+++ DATA SUPPLIED
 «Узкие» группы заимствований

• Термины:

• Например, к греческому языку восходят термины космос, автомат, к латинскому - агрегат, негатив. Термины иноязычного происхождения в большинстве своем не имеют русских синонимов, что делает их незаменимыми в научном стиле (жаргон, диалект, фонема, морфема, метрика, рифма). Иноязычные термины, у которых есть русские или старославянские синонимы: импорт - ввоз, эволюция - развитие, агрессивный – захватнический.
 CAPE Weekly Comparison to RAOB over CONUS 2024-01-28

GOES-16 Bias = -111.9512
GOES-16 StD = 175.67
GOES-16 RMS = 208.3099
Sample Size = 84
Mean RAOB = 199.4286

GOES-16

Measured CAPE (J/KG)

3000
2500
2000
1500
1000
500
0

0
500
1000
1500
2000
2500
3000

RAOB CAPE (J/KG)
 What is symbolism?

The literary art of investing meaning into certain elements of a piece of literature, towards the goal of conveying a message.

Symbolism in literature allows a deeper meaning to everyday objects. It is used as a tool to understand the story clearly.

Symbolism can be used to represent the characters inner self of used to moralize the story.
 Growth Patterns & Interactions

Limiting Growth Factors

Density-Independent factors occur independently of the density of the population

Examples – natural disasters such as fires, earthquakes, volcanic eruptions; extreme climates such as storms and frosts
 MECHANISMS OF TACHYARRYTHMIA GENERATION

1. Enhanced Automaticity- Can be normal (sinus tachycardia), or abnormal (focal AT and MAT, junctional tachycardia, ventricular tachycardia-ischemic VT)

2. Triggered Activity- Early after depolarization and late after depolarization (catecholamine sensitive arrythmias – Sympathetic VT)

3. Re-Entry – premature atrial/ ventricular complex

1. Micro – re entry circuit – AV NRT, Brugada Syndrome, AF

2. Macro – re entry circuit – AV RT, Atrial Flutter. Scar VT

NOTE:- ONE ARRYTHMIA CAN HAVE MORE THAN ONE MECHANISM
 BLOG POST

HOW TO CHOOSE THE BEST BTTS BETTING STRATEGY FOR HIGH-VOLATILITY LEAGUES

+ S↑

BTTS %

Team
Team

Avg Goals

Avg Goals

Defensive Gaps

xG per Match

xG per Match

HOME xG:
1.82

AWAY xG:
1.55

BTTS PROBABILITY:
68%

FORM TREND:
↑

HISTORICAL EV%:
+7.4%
++++++
## HOW TO COMPLETE THIS TASK
Every line of the listing above that includes "RAOB" should be copied out.

## REPLY TO THE TASK
 CAPE Weekly Comparison to RAOB over CONUS 2024-01-28
Mean RAOB = 199.4286
RAOB CAPE (J/KG)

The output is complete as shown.